Any regular process (including a GUI one) can declare itself a session leader (for example in python via os.setpgrp()) and by default its children spawned after that moment (and all their descendants) will belong to its new session group, not its original one (except, of course, those which themselves become session leaders). The pgid of the new session group is typically (or always, not 100% sure) the pid of the self-proclaimed session leader process.
Here's an actual example:
$ ps -eo pid,ppid,pgid,tty,cmd | egrep "(PPID|konsole|Running)"
PID PPID PGID TT CMD
4841 9633 4840 pts/3 grep -E (PPID|konsole|Running)
7375 1 7374 pts/3 konsole -p name=ROOT -e su -
9373 1 9373 ? kdeinit4: kdeinit4 Running...
9489 1 9373 ? kdeinit4: konsole [kdeinit] -session 102172181df177000142160830700000083410009_14428560
9492 1 9373 ? kdeinit4: konsole [kdeinit] -session 102172181df177000142901958900000018140011_14428560
9558 1 9373 ? kdeinit4: konsole [kdeinit] -session 102112051ed1c6000144239124800000016680010_14428560
Most konsole processes listed are started by KDE itself, via kdeinit (pid 9373) and inherit its pgid 9373.
However the konsole pid 7375 (displayed on the same display and controlled by KDE just as the rest of the GUI apps) was started manually from the shell running in one of the other konsole processes.
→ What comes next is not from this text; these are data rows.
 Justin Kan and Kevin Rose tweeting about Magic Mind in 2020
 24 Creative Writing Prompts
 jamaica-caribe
It belongs to pgid 7374 started when this konsole process itself was forked (by its parent pid 7374, now defunct, which became session leader at the time).
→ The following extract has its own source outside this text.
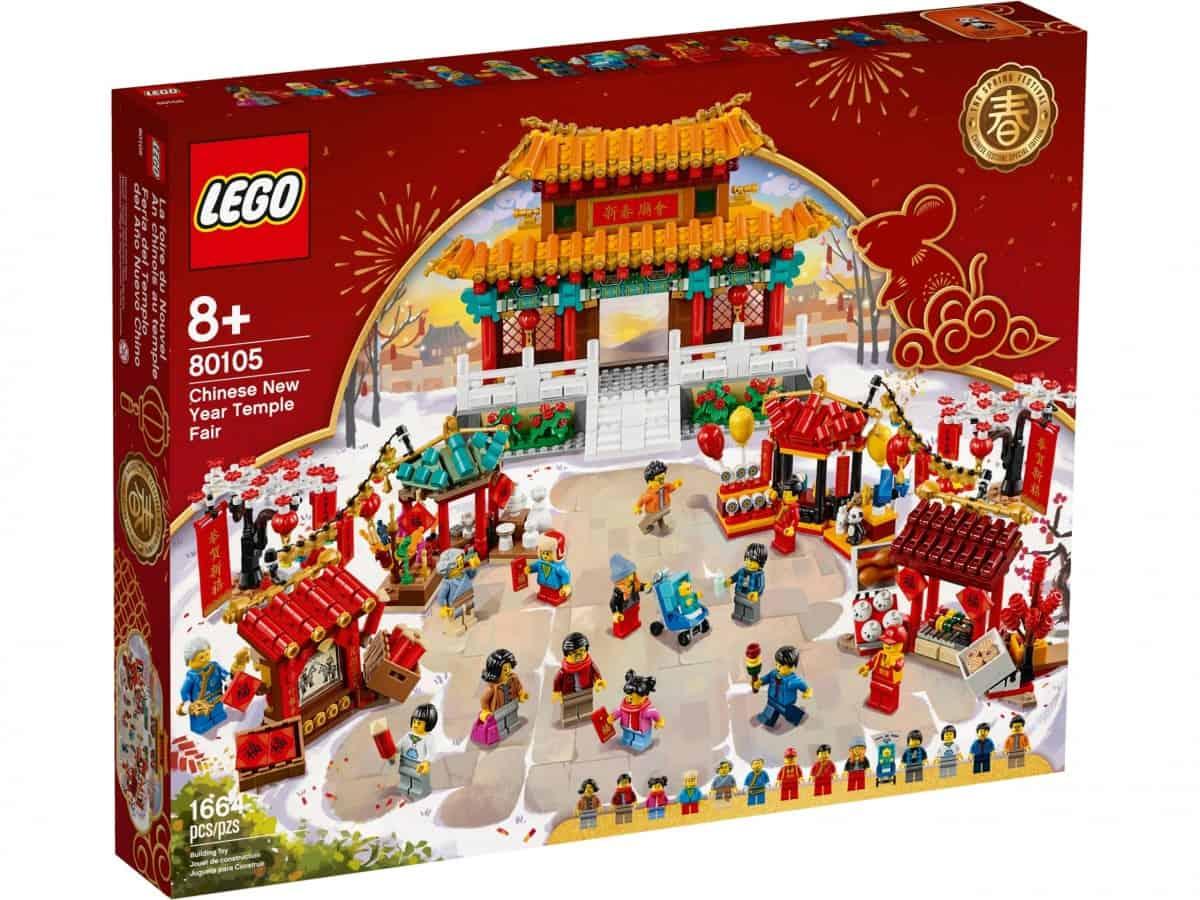 lego 80105 la fete du nouvel an chinois scaled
Unrelated to the controlling terminal (each of the shells inside those konsole processes has its own tty, for example, but only the manually-started konsole process has one - pty/3, inherited from its ancestor shell, the KDE-started konsoles don't have a tty).
Side note: pid == pgid == 9373 indicates 9373 is a self-proclaimed session leader process as well.